Unsigned int using ntohs

Question

I am getting some data from a DNS server and I am trying to convert a certain part into an unsigned int (which represents the refresh interval, expiration etc). By conversion, I mean from big endian to little endian. The problem is that the ntohs places only 2 bytes of data instead of 4.

memcpy(&number, data, 4);
printf("%x ",number);
number = ntohs(number);
printf("%x ",number);

Output:
b6fc0b78 780b

About the types:

:t data
char*
:t number
unsigned int

The weird thing is that even by trying using bit shifts to reconstruct the number, the values are pretty different: like 0, for example.

How could I get 780bfcb6 from b6fc0b78 into an unsigned int?

Answer 1

Notice that 780b is the byte-swap of 0b78, which is the low 16 bits of the number you passed in.

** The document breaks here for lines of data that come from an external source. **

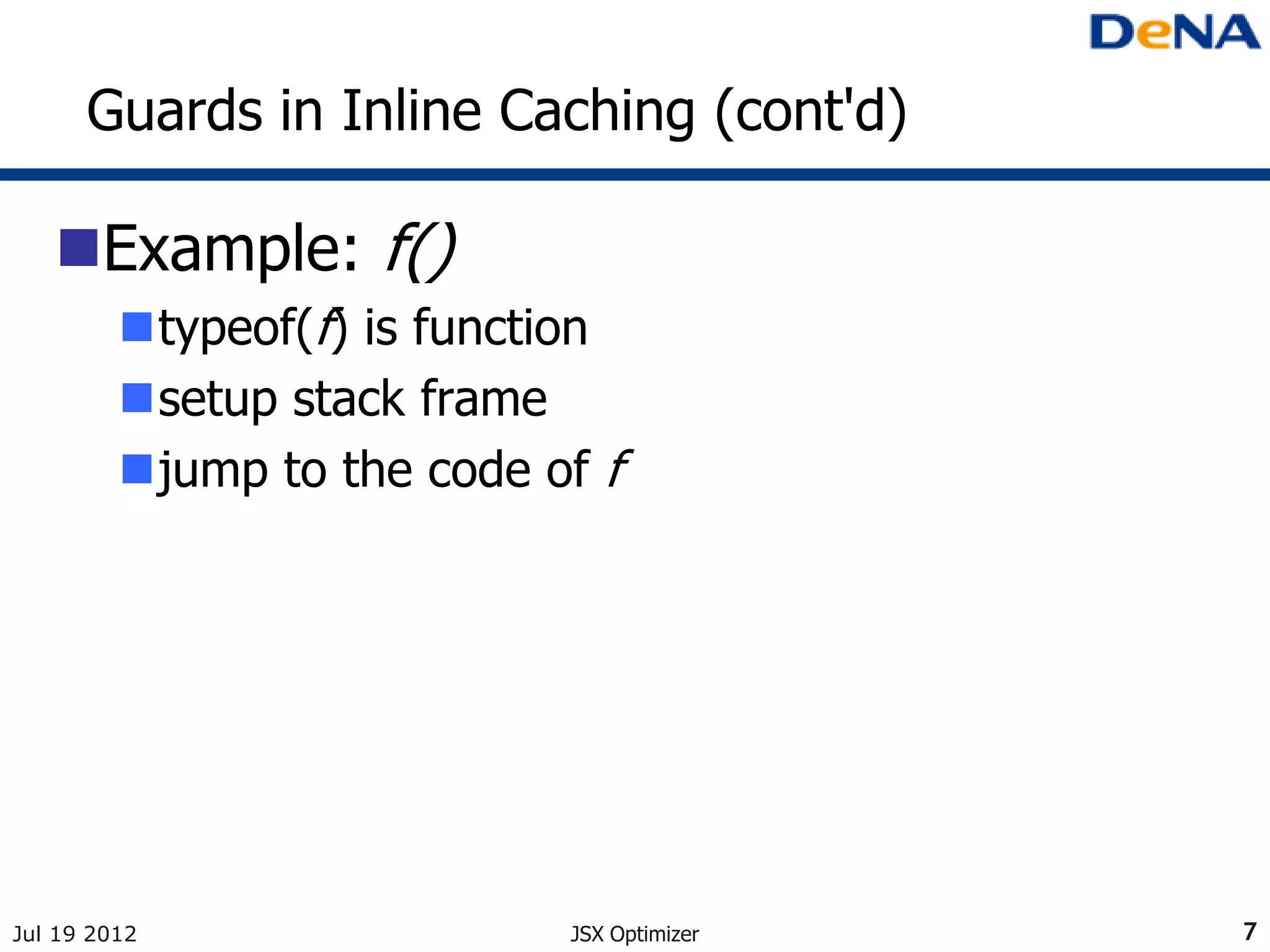 DeNA

Guards in Inline Caching (cont'd)

Example: f()

typeof(f) is function

setup stack frame

jump to the code of f

Jul 19 2012

JSX Optimizer

7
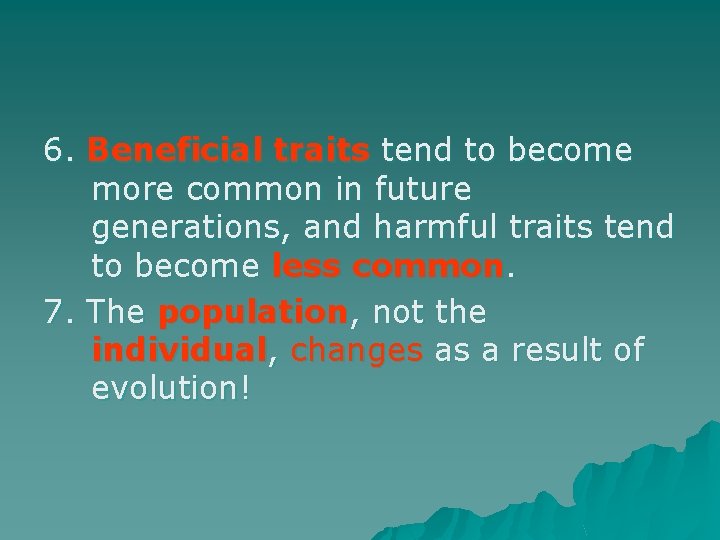 6. Beneficial traits tend to become more common in future generations, and harmful traits tend to become less common.

7. The population, not the individual, changes as a result of evolution!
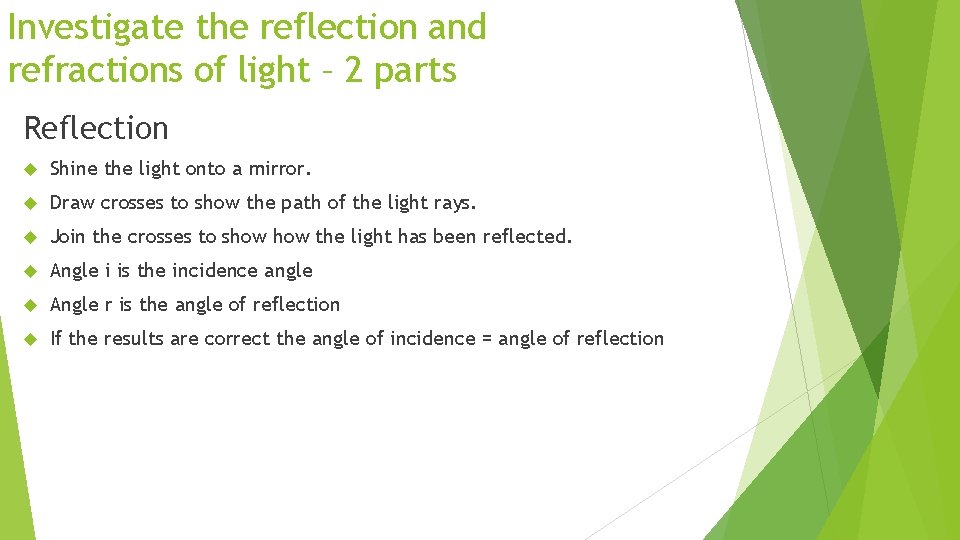 Investigate the reflection and refractions of light – 2 parts

Reflection

Shine the light onto a mirror.

Draw crosses to show the path of the light rays.

Join the crosses to show how the light has been reflected.

Angle i is the incidence angle

Angle r is the angle of reflection

If the results are correct the angle of incidence = angle of reflection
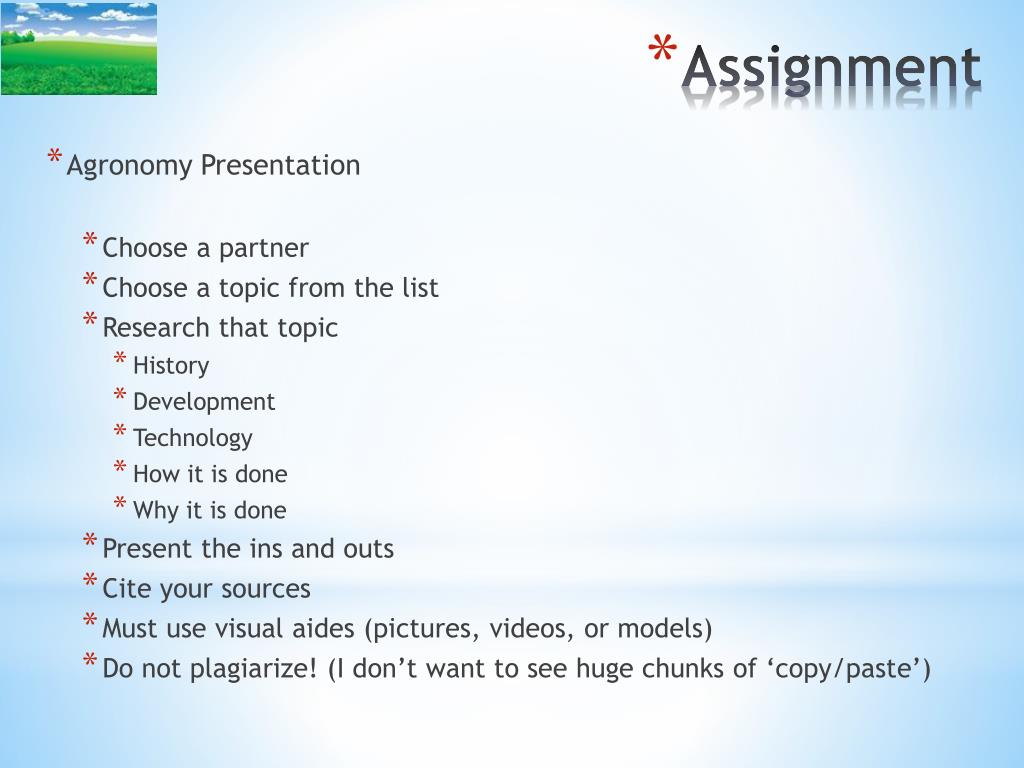 * Assignment

* Agronomy Presentation

* Choose a partner
* Choose a topic from the list
* Research that topic
* History
* Development
* Technology
* How it is done
* Why it is done
* Present the ins and outs
* Cite your sources
* Must use visual aides (pictures, videos, or models)
* Do not plagiarize! (I don’t want to see huge chunks of ‘copy/paste’)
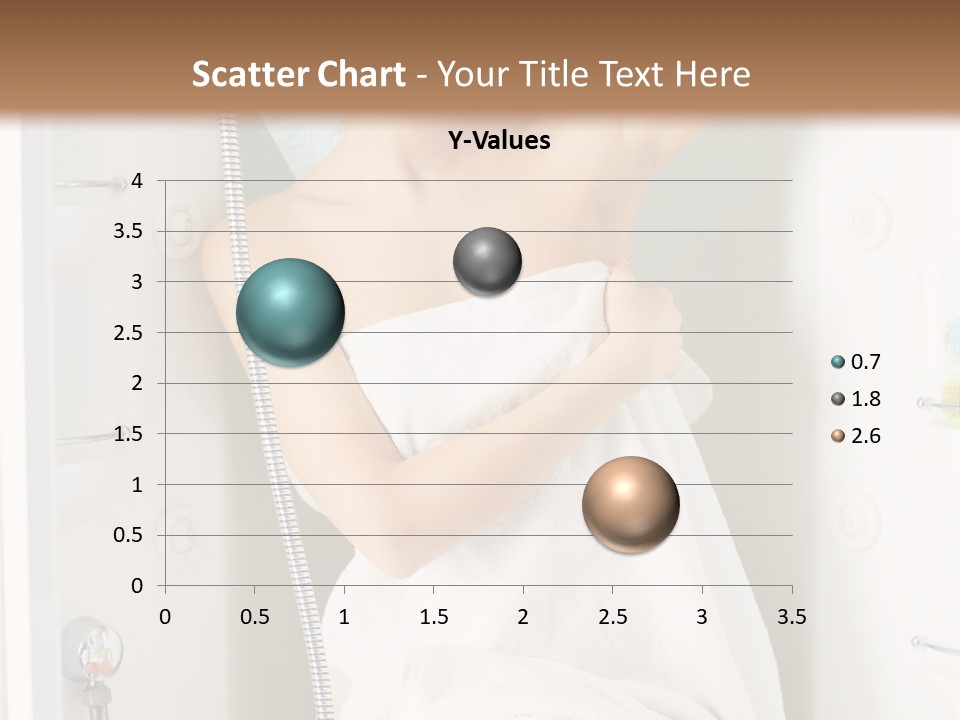 Scatter Chart - Your Title Text Here

Y-Values

4
3.5
3
2.5
2
1.5
1
0.5
0

0 0.5 1 1.5 2 2.5 3 3.5

0.7
1.8
2.6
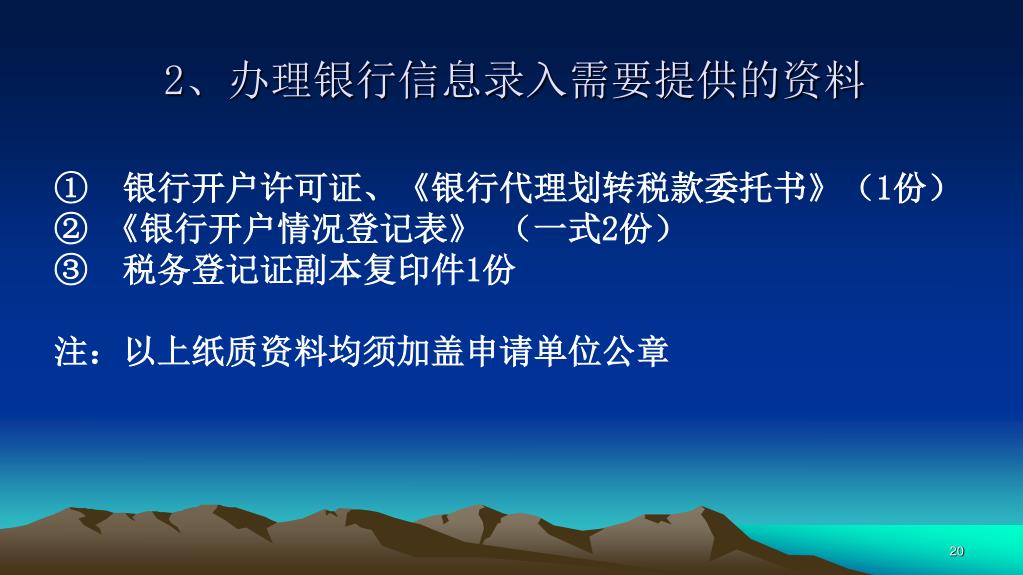 2、办理银行信息录入需要提供的资料

① 银行开户许可证、《银行代理划转税款委托书》（1份）
② 《银行开户情况登记表》 （一式2份）
③ 税务登记证副本复印件1份

注：以上纸质资料均须加盖申请单位公章

20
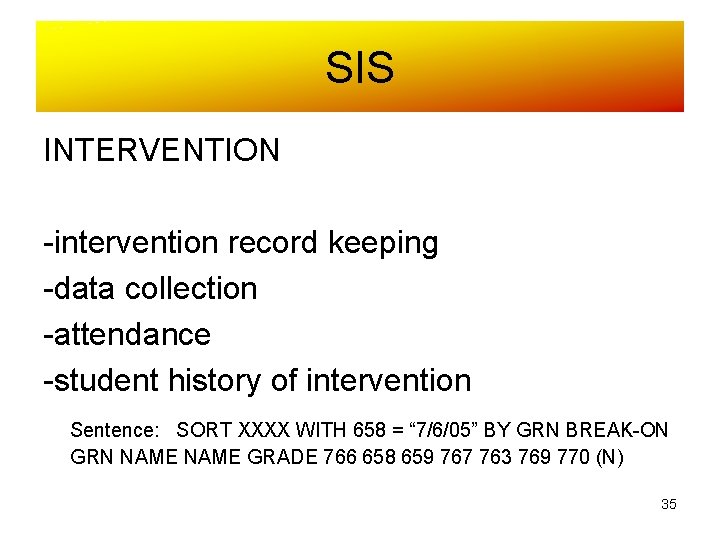 SIS

INTERVENTION

-intervention record keeping
-data collection
-attendance
-student history of intervention

Sentence: SORT XXXX WITH 658 = “7/6/05” BY GRN BREAK-ON GRN NAME NAME GRADE 766 658 659 767 763 769 770 (N)

35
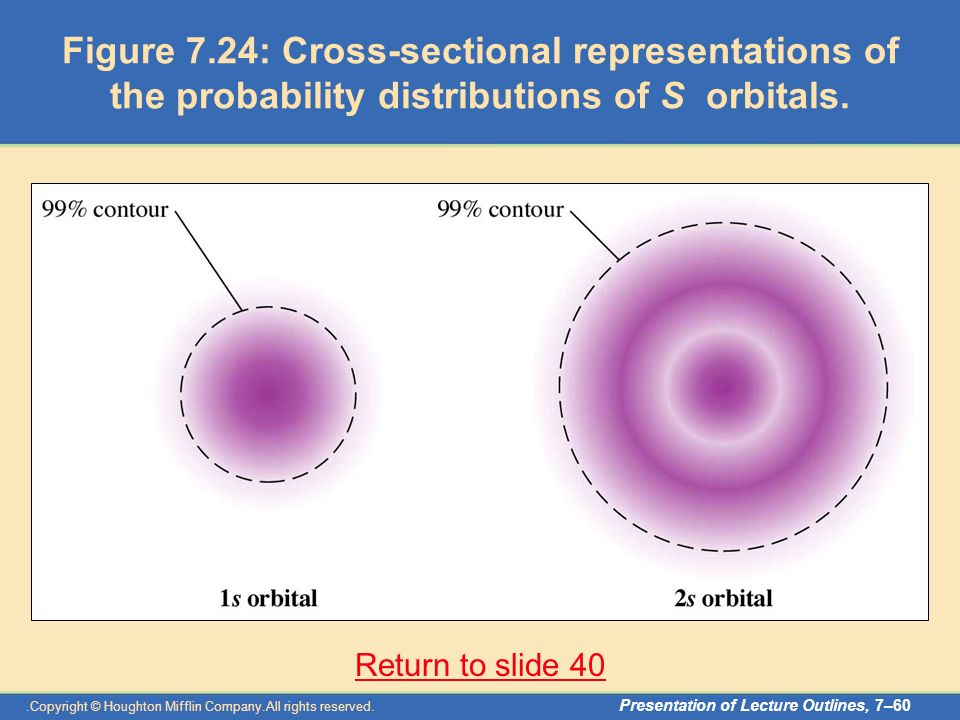 Figure 7.24: Cross-sectional representations of the probability distributions of S orbitals.

99% contour

99% contour

1s orbital

2s orbital

Return to slide 40

.Copyright © Houghton Mifflin Company.All rights reserved.

Presentation of Lecture Outlines, 7–60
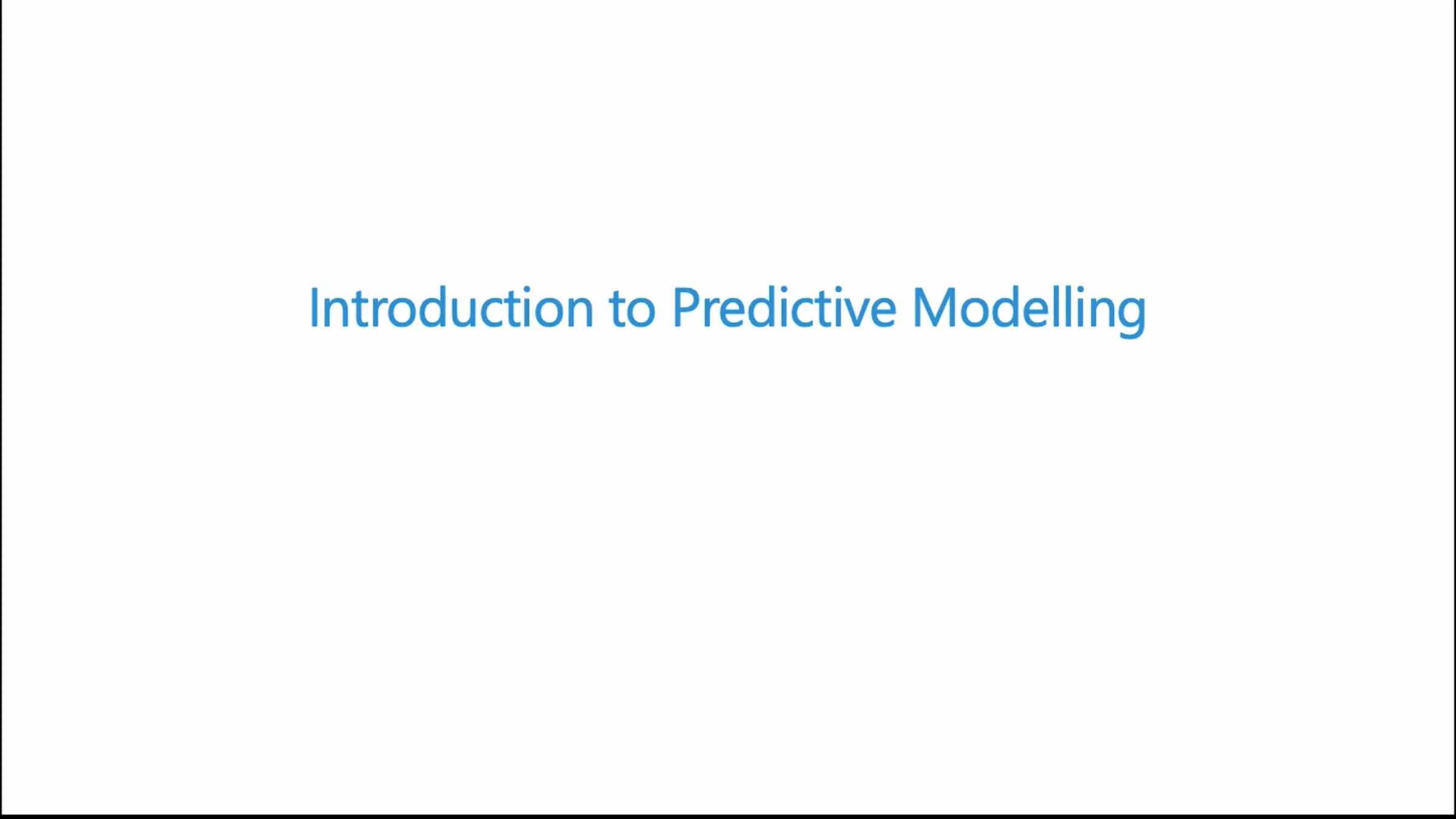 Introduction to Predictive Modelling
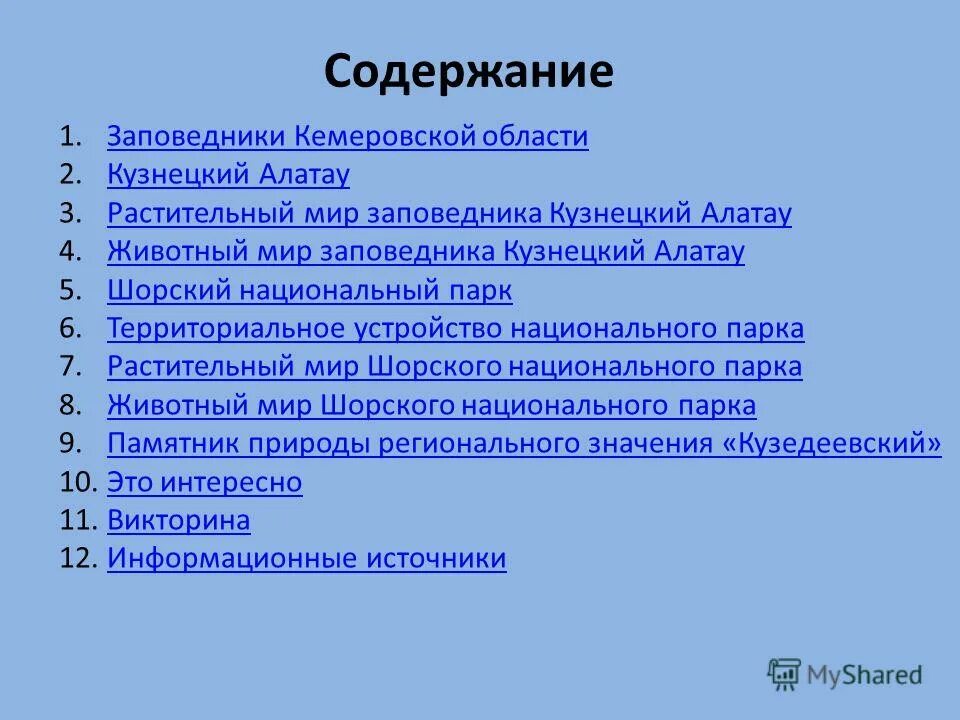 Содержание

1. Заповедники Кемеровской области
2. Кузнецкий Алатау
3. Растительный мир заповедника Кузнецкий Алатау
4. Животный мир заповедника Кузнецкий Алатау
5. Шорский национальный парк
6. Территориальное устройство национального парка
7. Растительный мир Шорского национального парка
8. Животный мир Шорского национального парка
9. Памятник природы регионального значения «Кузедеевский»
10. Это интересно
11. Викторина
12. Информационные источники

MyShared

The s in ntohs is for short. It operates on uint16_t quantities. The argument and return type of ntohs are unsigned int only because it predates C89 prototypes; in K&R C it was impossible to express that a function took an argument shorter than int. (The latest POSIX specification seems to have decided that this historical wart is no longer necessary. I can persuade GCC and clang to warn about this mistake, but only by using -Wconversion, which is not turned on by -Wall, -Wextra, nor -pedantic.)

The function you are looking for is ntohl. It operates on uint32_t quantities, which is what you want. (The l is for long, but it dates to a time when 64-bit long was unheard of.)